_STATED PROBLEM_
Copy the records below word for word, leaving out the pictures.

-- Begin RECORD EXCERPTS --

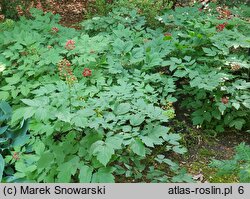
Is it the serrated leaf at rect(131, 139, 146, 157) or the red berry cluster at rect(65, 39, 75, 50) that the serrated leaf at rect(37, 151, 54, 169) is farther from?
the red berry cluster at rect(65, 39, 75, 50)

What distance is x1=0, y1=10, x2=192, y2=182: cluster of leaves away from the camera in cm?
303

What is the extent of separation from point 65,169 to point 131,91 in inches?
39.7

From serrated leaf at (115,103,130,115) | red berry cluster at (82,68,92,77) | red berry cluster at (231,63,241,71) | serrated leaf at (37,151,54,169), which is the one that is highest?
red berry cluster at (82,68,92,77)

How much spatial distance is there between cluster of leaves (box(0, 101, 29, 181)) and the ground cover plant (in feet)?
0.04

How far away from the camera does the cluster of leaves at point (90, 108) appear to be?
303cm

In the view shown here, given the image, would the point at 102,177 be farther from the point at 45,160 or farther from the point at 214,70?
the point at 214,70

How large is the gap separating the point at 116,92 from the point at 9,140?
1.13 m

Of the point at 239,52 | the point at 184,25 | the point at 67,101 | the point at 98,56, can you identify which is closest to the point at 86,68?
the point at 98,56

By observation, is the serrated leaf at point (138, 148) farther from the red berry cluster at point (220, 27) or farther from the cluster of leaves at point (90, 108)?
the red berry cluster at point (220, 27)

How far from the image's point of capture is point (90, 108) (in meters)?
3.11

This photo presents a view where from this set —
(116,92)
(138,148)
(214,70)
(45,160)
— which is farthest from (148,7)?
(45,160)

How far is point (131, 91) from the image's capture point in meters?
3.64

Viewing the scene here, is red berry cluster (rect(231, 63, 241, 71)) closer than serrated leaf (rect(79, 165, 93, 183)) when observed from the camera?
No

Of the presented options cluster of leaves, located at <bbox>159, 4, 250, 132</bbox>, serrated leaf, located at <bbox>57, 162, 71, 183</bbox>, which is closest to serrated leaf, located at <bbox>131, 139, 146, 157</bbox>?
serrated leaf, located at <bbox>57, 162, 71, 183</bbox>
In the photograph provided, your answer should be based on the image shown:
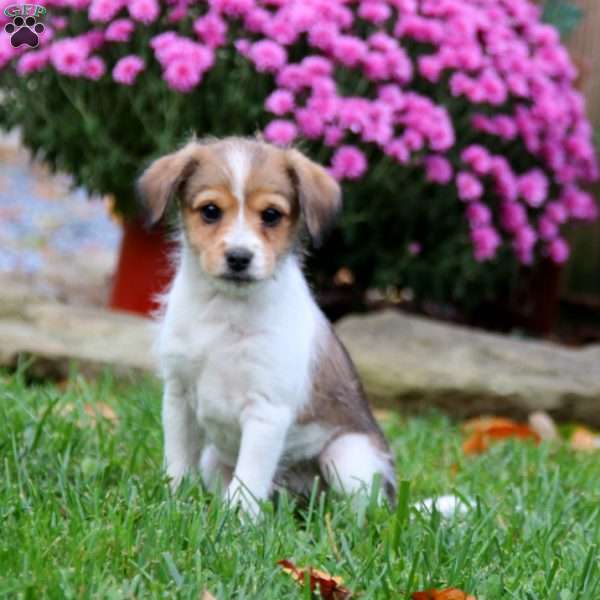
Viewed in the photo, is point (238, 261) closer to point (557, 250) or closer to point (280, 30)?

-- End RECORD EXCERPTS --

_FINAL RESULT_
Is it the serrated leaf at rect(131, 139, 146, 157) or the red berry cluster at rect(65, 39, 75, 50) that the serrated leaf at rect(37, 151, 54, 169) is farther from?
the red berry cluster at rect(65, 39, 75, 50)

What distance is x1=0, y1=10, x2=192, y2=182: cluster of leaves away from the camera in cm?
303

What is the extent of separation from point 65,169 to point 131,91 in inches?
39.7

From serrated leaf at (115,103,130,115) | red berry cluster at (82,68,92,77) | red berry cluster at (231,63,241,71) | serrated leaf at (37,151,54,169), which is the one that is highest?
red berry cluster at (82,68,92,77)

How much spatial distance is there between cluster of leaves (box(0, 101, 29, 181)) and the ground cover plant (in feet)?
0.04

How far away from the camera does the cluster of leaves at point (90, 108) appear to be?
303cm

In the view shown here, given the image, would the point at 102,177 be farther from the point at 45,160 or farther from the point at 214,70?
the point at 214,70

How large is the gap separating the point at 116,92 from the point at 9,140?
1.13 m

Of the point at 239,52 | the point at 184,25 | the point at 67,101 | the point at 98,56, can you identify which is closest to the point at 86,68?
the point at 98,56

By observation, is the serrated leaf at point (138, 148) farther from the red berry cluster at point (220, 27) or farther from the cluster of leaves at point (90, 108)?
the red berry cluster at point (220, 27)

How far from the image's point of capture is point (90, 108) (in meters)?
3.11

This photo presents a view where from this set —
(116,92)
(138,148)
(214,70)
(45,160)
— which is farthest from (148,7)?
(45,160)

How far is point (131, 91) from the image's capture point in meters?
3.64

Viewing the scene here, is red berry cluster (rect(231, 63, 241, 71)) closer than serrated leaf (rect(79, 165, 93, 183)) when observed from the camera?
No

Of the presented options cluster of leaves, located at <bbox>159, 4, 250, 132</bbox>, serrated leaf, located at <bbox>57, 162, 71, 183</bbox>, which is closest to serrated leaf, located at <bbox>131, 139, 146, 157</bbox>?
serrated leaf, located at <bbox>57, 162, 71, 183</bbox>
In the photograph provided, your answer should be based on the image shown:
Viewed in the photo, is point (238, 261) closer to point (557, 250) or closer to point (280, 30)?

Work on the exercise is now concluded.